Teresa

 My mum....... Does she deserve that name? She was a hugely important part of my life at one time. During my teen years, I placed her on a pedestal and wanted to be like her. I didn't know her but I thought that if I was more like her, she would somehow realise and come back for me.

She left me with my grandmother when I was eight for an entire summer. I didn't think she was coming back and was quite content to go between my grandmother's and great grandmother's home, being fed decent meals and getting compliments. Looking back, that was probably the happiest time of my life. Possibly the only period where I wasn't plagued with fear and self disgust.

Sadly my mother did drag me out of there eventually with my great grandmother pleading with her to stop while trying to grab me from her wheelchair. My mother said that we could get mcdonalds and that was enough to encourage me to go. She never did get me the mcdonalds.

Life quickly reverted to what it had always been with her. Tiptoeing around her when I was allowed out of my room and dreading the outbursts of violence and hate. I could never quite work out why she seemed to hate me so much. It came out in little things - being forced to eat food that I hated - weetabix will always be a food that I can't eat, and then not being fed at other times. If my stepfather was working an evening shift I knew I wouldn't get fed. I would go into school, if it was a weekday, and I had to visit the office first. There my lunchbox would be checked (if I had one at all) and then I was taken into the headteachers office. Mrs Delaney was our head teacher and she would give me a plate of chocolate biscuits or some other treats.

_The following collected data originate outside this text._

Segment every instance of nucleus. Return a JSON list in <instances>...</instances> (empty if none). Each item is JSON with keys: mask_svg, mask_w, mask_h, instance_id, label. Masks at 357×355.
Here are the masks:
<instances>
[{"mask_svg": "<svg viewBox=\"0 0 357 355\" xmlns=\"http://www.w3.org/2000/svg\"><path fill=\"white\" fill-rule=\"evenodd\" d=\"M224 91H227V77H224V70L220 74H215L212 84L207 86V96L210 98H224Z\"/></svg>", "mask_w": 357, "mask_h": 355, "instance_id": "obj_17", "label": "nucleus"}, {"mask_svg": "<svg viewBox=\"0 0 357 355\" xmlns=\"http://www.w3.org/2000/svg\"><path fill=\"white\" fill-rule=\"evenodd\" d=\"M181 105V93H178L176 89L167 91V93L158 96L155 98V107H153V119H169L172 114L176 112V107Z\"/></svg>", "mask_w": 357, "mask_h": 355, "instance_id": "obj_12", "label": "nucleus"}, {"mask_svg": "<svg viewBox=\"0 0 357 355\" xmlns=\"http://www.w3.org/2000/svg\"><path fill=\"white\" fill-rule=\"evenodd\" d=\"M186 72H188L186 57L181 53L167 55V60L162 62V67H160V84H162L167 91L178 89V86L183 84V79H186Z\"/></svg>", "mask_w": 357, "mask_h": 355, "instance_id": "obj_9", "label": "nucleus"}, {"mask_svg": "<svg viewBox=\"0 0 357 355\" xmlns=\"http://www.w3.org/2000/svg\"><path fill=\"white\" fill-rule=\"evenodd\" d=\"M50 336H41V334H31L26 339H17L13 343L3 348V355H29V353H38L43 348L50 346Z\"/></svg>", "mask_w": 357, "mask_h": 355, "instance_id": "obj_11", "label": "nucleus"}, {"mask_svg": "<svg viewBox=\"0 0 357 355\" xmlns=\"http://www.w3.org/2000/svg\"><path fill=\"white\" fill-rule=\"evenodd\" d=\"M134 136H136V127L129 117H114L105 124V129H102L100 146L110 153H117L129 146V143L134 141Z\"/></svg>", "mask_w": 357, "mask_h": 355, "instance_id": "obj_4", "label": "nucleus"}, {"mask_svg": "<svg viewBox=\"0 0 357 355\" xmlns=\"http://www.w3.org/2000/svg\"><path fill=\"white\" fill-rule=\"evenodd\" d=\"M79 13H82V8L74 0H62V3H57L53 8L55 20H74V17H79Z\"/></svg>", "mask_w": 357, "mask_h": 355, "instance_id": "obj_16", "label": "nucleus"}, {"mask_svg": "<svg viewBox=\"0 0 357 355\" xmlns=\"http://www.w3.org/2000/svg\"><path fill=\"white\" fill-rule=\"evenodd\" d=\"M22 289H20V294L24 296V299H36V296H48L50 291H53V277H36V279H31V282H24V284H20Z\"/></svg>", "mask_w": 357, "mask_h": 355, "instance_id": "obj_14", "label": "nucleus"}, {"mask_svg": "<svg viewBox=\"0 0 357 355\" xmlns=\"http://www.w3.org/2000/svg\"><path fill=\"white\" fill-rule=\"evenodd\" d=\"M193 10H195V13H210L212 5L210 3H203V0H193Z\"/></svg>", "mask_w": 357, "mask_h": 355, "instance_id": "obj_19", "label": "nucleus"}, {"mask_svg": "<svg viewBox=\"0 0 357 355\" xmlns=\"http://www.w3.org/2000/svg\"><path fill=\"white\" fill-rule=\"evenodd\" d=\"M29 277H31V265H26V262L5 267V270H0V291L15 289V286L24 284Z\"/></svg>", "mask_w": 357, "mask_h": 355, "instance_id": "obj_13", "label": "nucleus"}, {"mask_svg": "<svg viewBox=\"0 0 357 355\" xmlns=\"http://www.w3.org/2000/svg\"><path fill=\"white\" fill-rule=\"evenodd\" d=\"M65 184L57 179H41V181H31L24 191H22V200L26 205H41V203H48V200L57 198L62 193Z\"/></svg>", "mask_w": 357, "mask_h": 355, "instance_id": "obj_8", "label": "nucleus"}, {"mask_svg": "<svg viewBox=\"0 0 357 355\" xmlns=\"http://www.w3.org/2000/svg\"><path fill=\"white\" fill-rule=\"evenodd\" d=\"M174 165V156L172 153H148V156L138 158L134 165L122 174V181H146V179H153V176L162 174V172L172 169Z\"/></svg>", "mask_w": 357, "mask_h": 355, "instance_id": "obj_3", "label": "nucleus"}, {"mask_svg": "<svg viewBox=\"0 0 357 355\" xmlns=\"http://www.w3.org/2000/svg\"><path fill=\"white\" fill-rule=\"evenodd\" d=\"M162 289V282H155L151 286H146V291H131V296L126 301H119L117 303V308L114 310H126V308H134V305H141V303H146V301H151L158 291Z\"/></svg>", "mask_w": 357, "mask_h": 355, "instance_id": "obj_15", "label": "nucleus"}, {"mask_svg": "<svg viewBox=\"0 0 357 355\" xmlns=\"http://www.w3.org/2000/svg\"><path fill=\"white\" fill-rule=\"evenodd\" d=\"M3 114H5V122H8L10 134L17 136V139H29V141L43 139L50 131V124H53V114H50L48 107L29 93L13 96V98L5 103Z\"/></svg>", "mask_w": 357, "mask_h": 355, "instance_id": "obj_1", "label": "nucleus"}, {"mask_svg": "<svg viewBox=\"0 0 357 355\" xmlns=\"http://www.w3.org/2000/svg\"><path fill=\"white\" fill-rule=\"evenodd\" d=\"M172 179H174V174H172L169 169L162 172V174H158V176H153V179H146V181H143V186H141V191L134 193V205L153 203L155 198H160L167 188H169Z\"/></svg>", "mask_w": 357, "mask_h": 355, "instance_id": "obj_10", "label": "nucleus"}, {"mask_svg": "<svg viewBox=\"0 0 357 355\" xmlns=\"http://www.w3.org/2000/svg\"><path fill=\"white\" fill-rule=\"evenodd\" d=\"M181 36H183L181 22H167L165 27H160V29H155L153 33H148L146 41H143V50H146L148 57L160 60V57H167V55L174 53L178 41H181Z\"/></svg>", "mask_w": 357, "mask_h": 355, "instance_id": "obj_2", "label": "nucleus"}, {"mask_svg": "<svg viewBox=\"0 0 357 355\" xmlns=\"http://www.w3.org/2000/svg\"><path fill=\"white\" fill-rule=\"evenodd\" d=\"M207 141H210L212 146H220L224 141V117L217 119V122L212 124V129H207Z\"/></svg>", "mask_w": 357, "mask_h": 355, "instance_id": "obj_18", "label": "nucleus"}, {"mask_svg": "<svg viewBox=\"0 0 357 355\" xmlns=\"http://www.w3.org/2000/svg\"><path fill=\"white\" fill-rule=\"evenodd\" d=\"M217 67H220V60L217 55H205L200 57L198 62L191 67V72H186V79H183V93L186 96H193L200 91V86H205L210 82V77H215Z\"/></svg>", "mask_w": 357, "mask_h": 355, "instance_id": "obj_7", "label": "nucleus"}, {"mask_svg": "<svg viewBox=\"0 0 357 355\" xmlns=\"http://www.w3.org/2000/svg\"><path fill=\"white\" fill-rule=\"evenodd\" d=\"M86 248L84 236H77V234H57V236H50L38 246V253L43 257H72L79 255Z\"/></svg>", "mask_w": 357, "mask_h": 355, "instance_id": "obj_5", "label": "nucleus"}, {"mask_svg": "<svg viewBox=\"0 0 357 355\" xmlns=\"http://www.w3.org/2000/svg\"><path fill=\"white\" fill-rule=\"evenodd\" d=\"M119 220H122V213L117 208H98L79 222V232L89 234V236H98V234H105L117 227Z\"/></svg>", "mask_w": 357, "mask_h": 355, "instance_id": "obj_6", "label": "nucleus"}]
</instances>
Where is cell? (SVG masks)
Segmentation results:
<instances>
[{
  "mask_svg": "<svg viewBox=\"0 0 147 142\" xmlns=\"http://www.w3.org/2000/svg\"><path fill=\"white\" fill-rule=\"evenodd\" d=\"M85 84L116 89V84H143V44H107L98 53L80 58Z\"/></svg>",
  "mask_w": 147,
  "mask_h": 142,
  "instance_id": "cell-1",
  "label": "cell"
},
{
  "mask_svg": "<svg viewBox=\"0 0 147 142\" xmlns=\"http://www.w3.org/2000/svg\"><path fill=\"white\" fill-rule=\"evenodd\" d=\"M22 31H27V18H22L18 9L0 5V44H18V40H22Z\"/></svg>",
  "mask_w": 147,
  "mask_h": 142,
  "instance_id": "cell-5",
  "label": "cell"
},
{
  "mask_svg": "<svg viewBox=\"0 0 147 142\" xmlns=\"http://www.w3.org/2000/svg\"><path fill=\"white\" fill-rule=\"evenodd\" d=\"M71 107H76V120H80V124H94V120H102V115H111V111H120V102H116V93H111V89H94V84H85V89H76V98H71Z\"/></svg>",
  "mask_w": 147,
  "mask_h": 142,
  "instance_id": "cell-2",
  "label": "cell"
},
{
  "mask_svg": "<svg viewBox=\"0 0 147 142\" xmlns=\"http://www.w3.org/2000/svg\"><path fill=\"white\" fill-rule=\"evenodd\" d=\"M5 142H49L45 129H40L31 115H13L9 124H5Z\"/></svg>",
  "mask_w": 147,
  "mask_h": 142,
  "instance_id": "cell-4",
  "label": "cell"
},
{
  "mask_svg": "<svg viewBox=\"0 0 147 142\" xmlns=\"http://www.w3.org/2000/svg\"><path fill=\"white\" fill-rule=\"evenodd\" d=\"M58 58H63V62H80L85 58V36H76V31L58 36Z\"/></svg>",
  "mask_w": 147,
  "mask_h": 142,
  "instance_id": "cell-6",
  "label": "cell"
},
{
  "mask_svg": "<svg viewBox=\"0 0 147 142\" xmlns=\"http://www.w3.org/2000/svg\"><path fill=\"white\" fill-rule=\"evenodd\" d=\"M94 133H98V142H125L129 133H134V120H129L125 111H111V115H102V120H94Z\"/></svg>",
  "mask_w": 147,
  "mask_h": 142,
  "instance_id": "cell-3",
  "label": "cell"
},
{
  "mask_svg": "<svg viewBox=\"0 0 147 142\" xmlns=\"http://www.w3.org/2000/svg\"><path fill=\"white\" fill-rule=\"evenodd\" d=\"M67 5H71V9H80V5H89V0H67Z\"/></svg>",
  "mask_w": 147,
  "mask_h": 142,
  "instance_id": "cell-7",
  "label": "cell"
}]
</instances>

I'd previously been in trouble at school for stealing from other children's lunchboxes, taking already eaten ape cores out of bins and having salmon paste sandwiches made with mouldy bread. I had 25 pence bus fair each day as I walked and got the bus myself and there had been days I'd spent the money on food at the shop next to the bus stop. I was usually beaten quite badly for acts of defiance like this but nobody particularly cared. 

My mother was arrested one time for how badly she'd lost her temper and was charged with assault. This was just before the children's act came into play in 1990 so there wasn't anything in place to protect children from violent parents. School tried to help me, documenting and logging all the bruising and making reports to social services. 

The night my mother was arrested I was taken to the hospital and a paediatrician wanted to keep me in but my mother came and got me. Reading my social services file a few years ago I can see that some people cared. Just not the ones who could do anything about it. We had been under social services for my entire life. For the most part they believed my mother that I was just naughty. As the years progressed, people started to become more aware that there were issues with her.